*** Verilen metin ***
O dönemi yaşayan biri olarak, Enfal Harekatının Irak ile bölge ve dünya devletlerinin uzlaşısı sonucunda geliştiğini belirten Sedi, “Enfal her anlamıyla bölgesel ve küresel kapsamda gelişen tam bir Kürt soykırımıydı” diyerek, buna kimi Kürt cahşların da ortak olduğunu, halkın bombardıman alanlarında çıkmasına bu cahşların Irak askeriyle birlikte izin vermediğini söyledi. 

‘KÖYLERİN ETRAFINI TUTTULAR HALKIN KAÇMASINA İZİN VERMEDİLER’

1988’in 3 Mayıs’ında kendisinin de bulunduğu Göktebe köyüne uçak ve helikopterlerle saldırı başlatıldığını söyleyen Seid, yaşadıklarını şöyle anlattı: “Akşamüstü üzerimizde uçaklar, helikopterler uçmaya başlayınca biz çocukları ve kadınları güvenli yerlere almaya karar verdik. Çünkü bizden önce katliamın yapıldığı yerler vardı. Hiçbir şekilde ayrım gözetmiyorlardı. Uçaklar, helikopterler her tarafı vuruyor, yakıyor, yıkıyor, katlediyordu. O açıdan biz de tedbir almaya karar verdik. 

Ama yolumuzu kapattılar. Halkın katliam alanlarından çıkmasına izin vermediler. Ne acıdır ki, bu Enfal hareketinde Kürt cahşlarda yer alıyordu. Kendini satmış bu hain tipler Irak ordusuna öncülük ediyor, her tarafı talan ediyorlardı. Birçok insanımızı ırak ordusuna teslim ettiler. İran’a, Türkiye’ye kaçmak isteyen halka engel oluyorlardı. İşte gerçek trajedi buydu. Bunun tanıkları halen var.” 

'KATLİAM ADIM ADIM HER YERE YAYILDI'

Enfal harekatının ilk olarak Kerkük çevresindeki köylerin yakılıp yıkılmasıyla 1987’de geliştirildiğini belirten, Seid, 1988 Şubatı’na gelindiğinde toplu katliamlara dönüştüğünü, giderek Karadağ, Hewraman, Şarezor mıntıkasına, oradan Germiyan, Koy, Şıwan, Şexbızıni alanlarına ve en sonda da Rewandız ve Behdinan alanlarını da içine alarak tüm Kürdistan’a yayıldığını, kaydetti.
***
• **Alıştırma görevi 1**
Aşağıdaki ifadelerin Enfal metniyle uyuşup uyuşmadığını belirtin. Her biri için evet veya hayır yazın ve karara esas olan ifadeyi metinden aynen alıntılayın.
(a) Göktebe köyüne saldırı 1988'in 3 Mayıs'ında başlatıldı.
(b) Harekât ilk olarak Behdinan alanlarında başladı.
(c) Cahşlar, İran'a ve Türkiye'ye kaçmak isteyen halkı engelliyordu.
• **Alıştırma görevi 2**
Enfal metnini son cümlesinin ardından devam ettirin.
*** Verilen malzeme ***
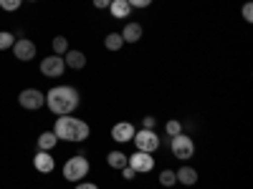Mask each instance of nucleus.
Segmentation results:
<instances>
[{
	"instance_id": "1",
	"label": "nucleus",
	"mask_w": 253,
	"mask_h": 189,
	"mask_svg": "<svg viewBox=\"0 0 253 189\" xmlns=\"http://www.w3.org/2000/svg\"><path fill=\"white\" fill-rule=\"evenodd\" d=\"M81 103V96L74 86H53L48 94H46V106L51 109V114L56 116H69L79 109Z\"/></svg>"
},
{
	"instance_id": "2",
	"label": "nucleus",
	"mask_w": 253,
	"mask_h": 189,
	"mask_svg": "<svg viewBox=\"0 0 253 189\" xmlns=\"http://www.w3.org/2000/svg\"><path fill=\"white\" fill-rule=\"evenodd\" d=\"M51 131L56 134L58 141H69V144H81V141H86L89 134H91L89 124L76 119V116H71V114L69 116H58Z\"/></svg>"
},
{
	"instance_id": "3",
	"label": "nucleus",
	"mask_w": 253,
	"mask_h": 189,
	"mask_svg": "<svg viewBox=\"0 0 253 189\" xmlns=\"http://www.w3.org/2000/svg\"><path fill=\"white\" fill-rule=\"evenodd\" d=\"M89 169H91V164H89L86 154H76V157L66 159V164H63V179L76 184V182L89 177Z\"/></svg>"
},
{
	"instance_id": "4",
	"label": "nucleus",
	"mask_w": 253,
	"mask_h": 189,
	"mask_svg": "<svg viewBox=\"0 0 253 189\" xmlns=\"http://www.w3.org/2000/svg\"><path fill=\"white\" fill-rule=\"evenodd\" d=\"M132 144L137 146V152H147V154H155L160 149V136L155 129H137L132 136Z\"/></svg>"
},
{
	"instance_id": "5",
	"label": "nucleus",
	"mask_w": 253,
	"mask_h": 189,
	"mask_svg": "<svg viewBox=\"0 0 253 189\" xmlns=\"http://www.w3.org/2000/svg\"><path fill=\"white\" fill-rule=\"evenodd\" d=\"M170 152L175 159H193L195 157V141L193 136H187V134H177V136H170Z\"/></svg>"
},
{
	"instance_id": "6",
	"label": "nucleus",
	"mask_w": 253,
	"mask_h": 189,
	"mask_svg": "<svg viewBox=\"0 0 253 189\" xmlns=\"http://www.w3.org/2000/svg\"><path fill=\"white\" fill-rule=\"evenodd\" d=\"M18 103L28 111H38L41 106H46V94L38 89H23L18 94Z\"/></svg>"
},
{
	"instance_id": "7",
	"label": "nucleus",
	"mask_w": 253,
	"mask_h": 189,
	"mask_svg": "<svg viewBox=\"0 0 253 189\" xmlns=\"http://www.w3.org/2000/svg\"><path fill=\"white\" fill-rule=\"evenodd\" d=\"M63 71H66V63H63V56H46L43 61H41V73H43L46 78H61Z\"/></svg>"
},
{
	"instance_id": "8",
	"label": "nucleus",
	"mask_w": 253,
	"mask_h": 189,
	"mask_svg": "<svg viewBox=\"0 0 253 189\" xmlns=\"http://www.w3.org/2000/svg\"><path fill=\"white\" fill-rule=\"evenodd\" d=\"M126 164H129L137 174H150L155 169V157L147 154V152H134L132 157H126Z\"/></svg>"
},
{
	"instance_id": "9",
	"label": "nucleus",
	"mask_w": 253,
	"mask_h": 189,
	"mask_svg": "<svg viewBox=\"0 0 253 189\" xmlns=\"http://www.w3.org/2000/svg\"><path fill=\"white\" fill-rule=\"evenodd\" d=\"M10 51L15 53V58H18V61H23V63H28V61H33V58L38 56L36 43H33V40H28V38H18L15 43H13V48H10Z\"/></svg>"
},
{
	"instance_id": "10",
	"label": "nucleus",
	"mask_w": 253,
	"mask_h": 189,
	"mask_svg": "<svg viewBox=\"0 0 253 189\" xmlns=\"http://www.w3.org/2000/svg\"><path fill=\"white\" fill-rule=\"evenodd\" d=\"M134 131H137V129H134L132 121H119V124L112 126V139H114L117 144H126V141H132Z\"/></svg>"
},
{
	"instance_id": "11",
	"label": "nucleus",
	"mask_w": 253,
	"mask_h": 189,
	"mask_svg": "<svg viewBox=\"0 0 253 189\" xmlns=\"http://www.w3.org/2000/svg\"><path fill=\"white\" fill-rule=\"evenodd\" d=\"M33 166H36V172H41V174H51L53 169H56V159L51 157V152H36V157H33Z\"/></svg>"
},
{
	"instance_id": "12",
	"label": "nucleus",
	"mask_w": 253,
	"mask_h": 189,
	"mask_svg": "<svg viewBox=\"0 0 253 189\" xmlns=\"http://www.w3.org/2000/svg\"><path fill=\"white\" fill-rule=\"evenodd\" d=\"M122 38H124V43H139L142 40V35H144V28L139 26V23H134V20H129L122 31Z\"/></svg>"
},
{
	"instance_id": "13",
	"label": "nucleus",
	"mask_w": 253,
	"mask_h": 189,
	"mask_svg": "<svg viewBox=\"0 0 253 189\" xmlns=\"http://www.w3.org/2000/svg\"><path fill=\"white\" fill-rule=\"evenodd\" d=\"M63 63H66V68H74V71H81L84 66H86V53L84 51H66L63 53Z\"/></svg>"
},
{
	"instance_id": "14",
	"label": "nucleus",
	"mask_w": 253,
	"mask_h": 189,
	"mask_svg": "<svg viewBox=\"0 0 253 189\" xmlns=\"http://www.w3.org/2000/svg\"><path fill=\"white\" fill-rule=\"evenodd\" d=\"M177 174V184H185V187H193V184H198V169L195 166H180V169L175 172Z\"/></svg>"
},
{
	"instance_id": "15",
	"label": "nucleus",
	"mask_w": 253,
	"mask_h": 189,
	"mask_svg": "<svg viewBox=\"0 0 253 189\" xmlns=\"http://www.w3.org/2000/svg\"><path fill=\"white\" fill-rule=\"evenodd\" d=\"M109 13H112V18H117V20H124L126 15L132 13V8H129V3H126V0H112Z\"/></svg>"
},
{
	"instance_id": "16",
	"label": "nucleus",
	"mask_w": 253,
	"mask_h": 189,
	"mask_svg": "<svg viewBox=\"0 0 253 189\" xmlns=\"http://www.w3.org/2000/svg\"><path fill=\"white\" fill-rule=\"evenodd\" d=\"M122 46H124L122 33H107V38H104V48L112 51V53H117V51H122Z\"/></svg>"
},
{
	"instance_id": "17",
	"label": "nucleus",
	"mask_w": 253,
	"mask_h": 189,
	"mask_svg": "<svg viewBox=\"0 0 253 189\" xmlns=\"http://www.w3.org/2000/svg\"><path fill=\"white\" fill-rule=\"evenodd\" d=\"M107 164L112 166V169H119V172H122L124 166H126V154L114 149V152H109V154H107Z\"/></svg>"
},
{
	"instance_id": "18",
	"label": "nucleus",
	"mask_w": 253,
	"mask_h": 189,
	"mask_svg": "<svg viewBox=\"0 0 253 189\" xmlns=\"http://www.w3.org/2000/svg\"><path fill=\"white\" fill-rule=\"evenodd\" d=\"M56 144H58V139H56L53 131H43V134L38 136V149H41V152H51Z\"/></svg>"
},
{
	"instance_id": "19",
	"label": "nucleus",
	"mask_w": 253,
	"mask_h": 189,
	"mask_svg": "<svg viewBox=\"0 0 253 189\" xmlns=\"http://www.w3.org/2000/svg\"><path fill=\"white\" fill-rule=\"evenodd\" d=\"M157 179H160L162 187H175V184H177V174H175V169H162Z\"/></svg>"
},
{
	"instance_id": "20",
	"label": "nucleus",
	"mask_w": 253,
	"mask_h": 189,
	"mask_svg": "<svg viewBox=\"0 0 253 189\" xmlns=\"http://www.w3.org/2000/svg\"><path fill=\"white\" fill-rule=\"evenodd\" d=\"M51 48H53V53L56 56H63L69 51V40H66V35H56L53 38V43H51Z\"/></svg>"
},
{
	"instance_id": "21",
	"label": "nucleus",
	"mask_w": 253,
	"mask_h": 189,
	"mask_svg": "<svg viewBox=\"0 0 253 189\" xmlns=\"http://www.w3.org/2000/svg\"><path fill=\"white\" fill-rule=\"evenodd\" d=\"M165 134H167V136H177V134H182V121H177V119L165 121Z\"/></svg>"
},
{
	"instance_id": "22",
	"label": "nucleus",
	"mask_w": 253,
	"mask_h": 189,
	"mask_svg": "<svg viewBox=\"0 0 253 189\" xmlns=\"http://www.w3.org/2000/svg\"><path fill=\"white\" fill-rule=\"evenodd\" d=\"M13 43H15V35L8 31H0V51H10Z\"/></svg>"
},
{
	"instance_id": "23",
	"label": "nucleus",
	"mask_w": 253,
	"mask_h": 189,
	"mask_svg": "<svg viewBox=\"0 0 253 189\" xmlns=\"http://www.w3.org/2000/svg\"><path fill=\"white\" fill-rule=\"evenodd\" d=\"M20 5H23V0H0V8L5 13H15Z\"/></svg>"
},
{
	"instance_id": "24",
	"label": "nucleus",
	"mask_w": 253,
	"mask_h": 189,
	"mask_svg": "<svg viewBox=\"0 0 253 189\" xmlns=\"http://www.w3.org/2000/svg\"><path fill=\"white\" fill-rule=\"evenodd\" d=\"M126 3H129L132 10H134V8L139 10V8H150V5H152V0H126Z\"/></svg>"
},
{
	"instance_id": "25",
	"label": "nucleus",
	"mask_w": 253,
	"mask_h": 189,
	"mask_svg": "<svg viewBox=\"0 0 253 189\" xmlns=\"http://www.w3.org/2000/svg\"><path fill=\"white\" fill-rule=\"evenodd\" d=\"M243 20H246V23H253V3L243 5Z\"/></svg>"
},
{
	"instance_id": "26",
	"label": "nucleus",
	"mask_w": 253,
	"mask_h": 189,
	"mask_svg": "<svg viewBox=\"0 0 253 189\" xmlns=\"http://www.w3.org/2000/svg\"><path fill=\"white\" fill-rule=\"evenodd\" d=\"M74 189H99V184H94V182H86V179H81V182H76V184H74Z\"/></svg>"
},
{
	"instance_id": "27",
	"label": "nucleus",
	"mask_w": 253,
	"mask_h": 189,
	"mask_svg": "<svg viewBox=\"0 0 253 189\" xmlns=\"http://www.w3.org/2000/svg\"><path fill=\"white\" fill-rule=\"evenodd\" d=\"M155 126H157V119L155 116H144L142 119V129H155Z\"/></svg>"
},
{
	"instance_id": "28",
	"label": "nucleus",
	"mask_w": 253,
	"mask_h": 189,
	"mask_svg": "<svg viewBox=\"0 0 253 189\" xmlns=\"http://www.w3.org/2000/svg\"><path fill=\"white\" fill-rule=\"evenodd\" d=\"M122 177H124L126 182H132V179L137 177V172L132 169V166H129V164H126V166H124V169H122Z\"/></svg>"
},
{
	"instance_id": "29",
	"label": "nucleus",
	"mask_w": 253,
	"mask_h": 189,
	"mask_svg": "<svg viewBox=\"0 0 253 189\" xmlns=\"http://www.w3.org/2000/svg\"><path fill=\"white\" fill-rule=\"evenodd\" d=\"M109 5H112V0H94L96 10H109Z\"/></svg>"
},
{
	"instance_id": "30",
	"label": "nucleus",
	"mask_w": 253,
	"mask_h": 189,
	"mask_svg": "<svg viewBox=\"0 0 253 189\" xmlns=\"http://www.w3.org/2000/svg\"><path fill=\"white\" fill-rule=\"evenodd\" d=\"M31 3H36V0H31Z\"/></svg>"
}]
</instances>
***
*** Verilen malzeme ***
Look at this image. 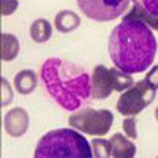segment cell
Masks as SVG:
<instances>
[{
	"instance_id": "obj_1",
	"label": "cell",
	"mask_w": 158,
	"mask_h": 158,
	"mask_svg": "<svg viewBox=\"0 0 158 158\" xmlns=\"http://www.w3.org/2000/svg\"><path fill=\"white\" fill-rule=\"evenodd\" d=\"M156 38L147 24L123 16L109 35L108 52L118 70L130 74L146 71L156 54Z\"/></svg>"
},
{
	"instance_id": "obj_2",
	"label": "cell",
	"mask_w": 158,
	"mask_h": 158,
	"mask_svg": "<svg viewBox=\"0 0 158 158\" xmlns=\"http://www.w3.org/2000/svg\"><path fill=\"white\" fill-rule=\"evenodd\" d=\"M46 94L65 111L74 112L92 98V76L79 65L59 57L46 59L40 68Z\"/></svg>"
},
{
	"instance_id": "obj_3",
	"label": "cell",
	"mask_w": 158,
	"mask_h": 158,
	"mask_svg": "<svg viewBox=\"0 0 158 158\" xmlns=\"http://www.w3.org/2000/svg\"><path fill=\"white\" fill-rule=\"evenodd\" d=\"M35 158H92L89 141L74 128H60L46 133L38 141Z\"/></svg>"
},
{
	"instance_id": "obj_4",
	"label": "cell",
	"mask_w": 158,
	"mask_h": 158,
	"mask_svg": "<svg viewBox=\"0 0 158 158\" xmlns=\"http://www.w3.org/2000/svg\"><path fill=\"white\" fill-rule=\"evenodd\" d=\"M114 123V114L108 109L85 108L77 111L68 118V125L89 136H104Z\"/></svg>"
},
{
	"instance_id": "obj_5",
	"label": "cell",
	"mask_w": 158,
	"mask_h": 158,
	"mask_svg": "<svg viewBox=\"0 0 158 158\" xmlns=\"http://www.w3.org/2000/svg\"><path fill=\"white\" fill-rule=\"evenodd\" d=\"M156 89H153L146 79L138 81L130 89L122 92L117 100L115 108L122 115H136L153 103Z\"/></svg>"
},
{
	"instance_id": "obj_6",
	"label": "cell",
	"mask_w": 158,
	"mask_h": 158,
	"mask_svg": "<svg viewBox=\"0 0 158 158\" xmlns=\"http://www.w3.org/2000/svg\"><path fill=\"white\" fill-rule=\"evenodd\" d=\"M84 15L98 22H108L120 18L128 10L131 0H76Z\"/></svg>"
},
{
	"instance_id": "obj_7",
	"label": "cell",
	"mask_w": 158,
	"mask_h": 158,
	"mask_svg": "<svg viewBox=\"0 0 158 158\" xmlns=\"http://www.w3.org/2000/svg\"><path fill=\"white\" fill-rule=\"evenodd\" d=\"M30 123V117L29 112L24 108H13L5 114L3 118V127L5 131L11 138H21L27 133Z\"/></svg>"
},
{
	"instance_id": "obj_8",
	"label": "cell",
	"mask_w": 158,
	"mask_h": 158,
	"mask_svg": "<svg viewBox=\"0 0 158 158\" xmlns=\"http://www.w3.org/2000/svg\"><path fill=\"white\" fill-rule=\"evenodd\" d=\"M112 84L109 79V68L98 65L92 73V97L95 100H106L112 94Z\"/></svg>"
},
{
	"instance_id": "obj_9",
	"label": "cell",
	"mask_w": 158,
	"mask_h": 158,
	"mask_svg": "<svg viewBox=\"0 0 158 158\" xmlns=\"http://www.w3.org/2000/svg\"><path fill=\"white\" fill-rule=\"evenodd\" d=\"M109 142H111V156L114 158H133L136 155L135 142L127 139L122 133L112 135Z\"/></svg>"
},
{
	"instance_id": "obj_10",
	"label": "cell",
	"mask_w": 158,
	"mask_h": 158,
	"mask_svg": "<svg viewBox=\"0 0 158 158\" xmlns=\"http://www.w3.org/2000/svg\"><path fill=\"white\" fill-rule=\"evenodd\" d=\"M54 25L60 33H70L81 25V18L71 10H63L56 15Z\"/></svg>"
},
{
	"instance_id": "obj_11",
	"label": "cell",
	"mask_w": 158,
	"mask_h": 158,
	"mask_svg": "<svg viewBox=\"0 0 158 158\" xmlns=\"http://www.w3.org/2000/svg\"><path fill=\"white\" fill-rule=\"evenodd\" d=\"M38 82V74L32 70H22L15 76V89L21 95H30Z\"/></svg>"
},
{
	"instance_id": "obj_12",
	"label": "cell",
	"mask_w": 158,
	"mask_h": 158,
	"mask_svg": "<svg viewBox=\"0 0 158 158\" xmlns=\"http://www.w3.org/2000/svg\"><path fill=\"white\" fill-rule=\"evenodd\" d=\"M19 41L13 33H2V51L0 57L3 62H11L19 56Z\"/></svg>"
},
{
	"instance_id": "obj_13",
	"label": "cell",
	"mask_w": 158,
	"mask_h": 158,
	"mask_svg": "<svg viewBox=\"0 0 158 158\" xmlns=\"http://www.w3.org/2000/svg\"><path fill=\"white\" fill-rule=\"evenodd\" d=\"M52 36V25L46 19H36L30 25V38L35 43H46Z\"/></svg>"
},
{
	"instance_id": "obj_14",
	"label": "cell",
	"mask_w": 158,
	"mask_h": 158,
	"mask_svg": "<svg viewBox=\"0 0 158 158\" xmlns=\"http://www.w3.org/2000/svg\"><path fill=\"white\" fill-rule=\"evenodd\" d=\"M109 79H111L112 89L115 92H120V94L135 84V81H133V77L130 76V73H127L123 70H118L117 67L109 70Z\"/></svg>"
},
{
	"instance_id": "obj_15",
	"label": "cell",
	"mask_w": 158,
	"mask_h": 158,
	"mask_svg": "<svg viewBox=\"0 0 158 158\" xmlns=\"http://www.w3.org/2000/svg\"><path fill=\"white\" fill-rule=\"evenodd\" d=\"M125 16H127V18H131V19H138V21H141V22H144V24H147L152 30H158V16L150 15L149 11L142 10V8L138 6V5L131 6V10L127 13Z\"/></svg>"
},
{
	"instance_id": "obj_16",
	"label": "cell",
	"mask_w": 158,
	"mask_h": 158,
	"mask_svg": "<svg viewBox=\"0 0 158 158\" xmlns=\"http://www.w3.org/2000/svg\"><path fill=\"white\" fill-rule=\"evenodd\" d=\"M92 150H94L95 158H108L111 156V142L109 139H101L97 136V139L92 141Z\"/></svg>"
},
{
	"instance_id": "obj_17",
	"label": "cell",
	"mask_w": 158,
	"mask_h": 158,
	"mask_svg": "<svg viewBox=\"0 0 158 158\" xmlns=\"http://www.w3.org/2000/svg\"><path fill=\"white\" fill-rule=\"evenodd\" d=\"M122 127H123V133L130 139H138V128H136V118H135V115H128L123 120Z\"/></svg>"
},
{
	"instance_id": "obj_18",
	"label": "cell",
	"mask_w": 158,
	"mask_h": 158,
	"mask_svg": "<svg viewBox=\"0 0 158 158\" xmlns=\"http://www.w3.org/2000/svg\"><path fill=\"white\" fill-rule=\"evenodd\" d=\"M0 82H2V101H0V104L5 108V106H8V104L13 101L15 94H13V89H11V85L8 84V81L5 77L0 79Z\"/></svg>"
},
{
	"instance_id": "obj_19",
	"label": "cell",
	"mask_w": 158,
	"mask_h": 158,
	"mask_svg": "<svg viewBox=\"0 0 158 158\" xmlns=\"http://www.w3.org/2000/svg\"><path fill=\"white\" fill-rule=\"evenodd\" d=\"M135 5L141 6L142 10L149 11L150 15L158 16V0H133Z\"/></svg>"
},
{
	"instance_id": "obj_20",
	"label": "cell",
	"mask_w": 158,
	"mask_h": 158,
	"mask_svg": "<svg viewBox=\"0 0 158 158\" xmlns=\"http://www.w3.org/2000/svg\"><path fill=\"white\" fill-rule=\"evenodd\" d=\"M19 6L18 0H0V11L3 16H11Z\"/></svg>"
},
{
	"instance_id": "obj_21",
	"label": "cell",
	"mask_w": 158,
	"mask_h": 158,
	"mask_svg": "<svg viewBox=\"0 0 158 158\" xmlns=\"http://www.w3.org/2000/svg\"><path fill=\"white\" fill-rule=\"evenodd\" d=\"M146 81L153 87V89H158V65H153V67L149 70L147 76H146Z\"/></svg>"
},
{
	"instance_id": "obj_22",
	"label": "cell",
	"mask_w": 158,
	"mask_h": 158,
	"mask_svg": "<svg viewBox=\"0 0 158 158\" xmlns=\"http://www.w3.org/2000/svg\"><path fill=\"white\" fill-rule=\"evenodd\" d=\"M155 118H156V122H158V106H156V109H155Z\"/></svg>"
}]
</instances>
***
• **Alıştırma cevabı 1**
(a) Evet: "1988’in 3 Mayıs’ında kendisinin de bulunduğu Göktebe köyüne uçak ve helikopterlerle saldırı başlatıldığını"
(b) Hayır: "ilk olarak Kerkük çevresindeki köylerin yakılıp yıkılmasıyla 1987’de geliştirildiğini"
(c) Evet: "İran’a, Türkiye’ye kaçmak isteyen halka engel oluyorlardı."

• **Alıştırma cevabı 2**
'KÜRDE AİT NE VARSA YOK EDİLDİ'

Enfal harekatıyla Kürde ait ne varsa hedeflendiğini, belirten Seid, Enfal’e dair şu değerlendirmeleri yaptı:

“Yapılan araştırmalarda bu Enfal hareketinde 182 bin Kürdün katledildiği belirtiliyor. Bu büyük bir insanlık suçudur. Ancak Enfal sadece fiziki bir katliam olmaktan öteydi. Kürtlere ait ne varsa hedeflendi. Şehirler yakılıyordu, tarihi kalıntılar ortadan kaldırılıyordu. Kültürel değerler imha ediliyordu. Dolayısıyla aslında Kürde ait ne varsa; tarih, kültür yok ediliyordu. O açıdan Enfal’i sadece insanların fiziki katliamı olarak değerlendirmek mümkün değil. Öyle yapılırsa Enfal’in yarattığı sonuçları bir bütün olarak anlaşılamaz.”

'IRAK KÜRTLERDEN ÖZÜR DİLEMELİ'

Enfal’in doğru anlaşılması için doğru analiz edilmesi gerektiğini, bu konuda hükümete çok şey düştüğünü belirten, Seid, bu konuda yetersiz kalındığına, dikkat çekti. Seid, Irak devletinin Kürtlere yaşattığı vahşetten dolayı özür dilemesi gerektiğini belirterek “Çünkü Kürtlere yaşatılanlar insanlık suçuydu” dedi.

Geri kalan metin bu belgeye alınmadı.